Music industry insiders on the nature of fame
Our cultural darlings make music; we make them mythic. Every musical genre begets a community of listeners, performers, and critics, and quite often those categories are blurred. From the principled punk refusal of celebrity to hip-hop's celebration of its power, the music world is self-obsessed.
Stars Don't Stand Still in the Sky assembles scholars, music writers, industry workers, and musicians, who offer a range of opinions and experience of the nature of fame. The collection focuses on commerce, the crowd, performance and image, history and memory, and romance. Contributors discuss black women icons, love-songs, the legacy of the blues, the image of the tortured rock star, MTV, the politics of the Rock and Roll Hall of Fame, the joy of line-dancing, and more.

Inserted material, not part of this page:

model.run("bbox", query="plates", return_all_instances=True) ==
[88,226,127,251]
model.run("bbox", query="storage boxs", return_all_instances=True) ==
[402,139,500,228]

The contributors are James Bernard, Anthony DeCurtis, Katherine Dieckmann, Chuck Eddy, Paul Gilroy, Daniel Glass, Lawrence Grossberg, Jessica Hagedorn, Kathleen Hanna, James Hannaham, Dave Hickey, Jon Langford, Greil Marcus, Angela McRobbie, Paul D. Miller (a.k.a. DJ Spooky), Barbara O'Dair, Ann Powers, Toshi Reagon, Simon Reynolds, Robert Santelli, Jon Savage, Danyel Smith, Arlene Stein, Deena Weinstein, and Ellen Willis.